Today I replaced a big cable that was so far out of alignment it was a hazard, I'm sure it was a way out of alignment cable just like this that twisted the big leader off this torrey that triggered my being consulted to evaluate these trees a year ago.








Now that cable is so out of alignment it's shocking!

jomoco


----------



## jomoco (Jan 28, 2009)

Now here's a shot of where that misaligned cable went.







Look closely and you'll see that the other eyebolt is also out of alignment in the opposite direction!

High wind must've twisted the sap out of those big leaders!

Vids of my replacement cable next.

jomoco


----------



## treevet (Jan 28, 2009)

jomoco said:


> Treevet, my cable grips are manufactured by Preformed Products of Cleveland Ohio, and yes they are ehs. All my eyebolts are Chicago Drop Forged.
> 
> 
> jomoco



The link mentioned prior to your post, an article by Mark Adams, details the history of preformed tree grip dead ends with the company that mfctrs. your parts Preformed Line Products, Cleveland Ohio, from its start after WWII to 1978 when they produced them at the request of Davey Tree. They were previously made for many different applications. 

It mentions that the cable grip dead ends can be used with common grade and that when they are, they are stronger than the cable itself. It does not mention the strength relative to the EHS cable (strand) but I would venture a guess that the EHS may be stronger than the dead end. I will check further. At any rate.....
· · ·
Your goal:
Write out the entire tree-cabling thread above word for word. The lines that come next have no connection to the tree-cabling thread.

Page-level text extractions
· · ·
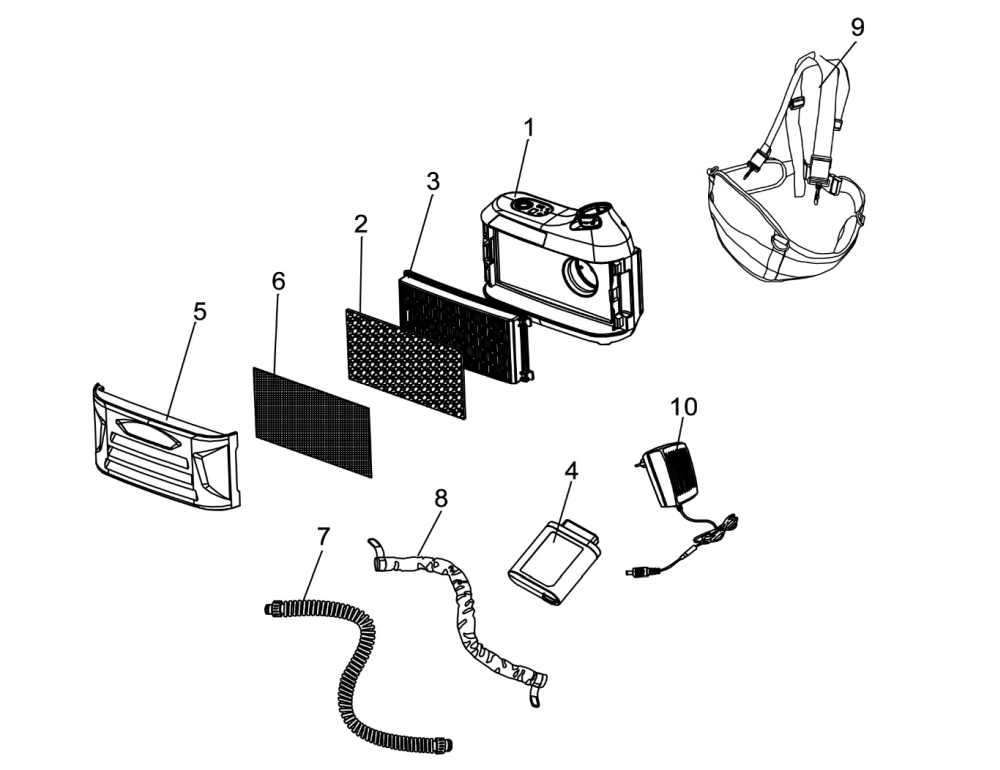 9
1
3
2
6
5
10
4
8
7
· · ·
Output for this exercise:
Today I replaced a big cable that was so far out of alignment it was a hazard, I'm sure it was a way out of alignment cable just like this that twisted the big leader off this torrey that triggered my being consulted to evaluate these trees a year ago.








Now that cable is so out of alignment it's shocking!

jomoco


----------



## jomoco (Jan 28, 2009)

Now here's a shot of where that misaligned cable went.







Look closely and you'll see that the other eyebolt is also out of alignment in the opposite direction!

High wind must've twisted the sap out of those big leaders!

Vids of my replacement cable next.

jomoco


----------



## treevet (Jan 28, 2009)

jomoco said:


> Treevet, my cable grips are manufactured by Preformed Products of Cleveland Ohio, and yes they are ehs. All my eyebolts are Chicago Drop Forged.
> 
> 
> jomoco



The link mentioned prior to your post, an article by Mark Adams, details the history of preformed tree grip dead ends with the company that mfctrs. your parts Preformed Line Products, Cleveland Ohio, from its start after WWII to 1978 when they produced them at the request of Davey Tree. They were previously made for many different applications. 

It mentions that the cable grip dead ends can be used with common grade and that when they are, they are stronger than the cable itself. It does not mention the strength relative to the EHS cable (strand) but I would venture a guess that the EHS may be stronger than the dead end. I will check further. At any rate.....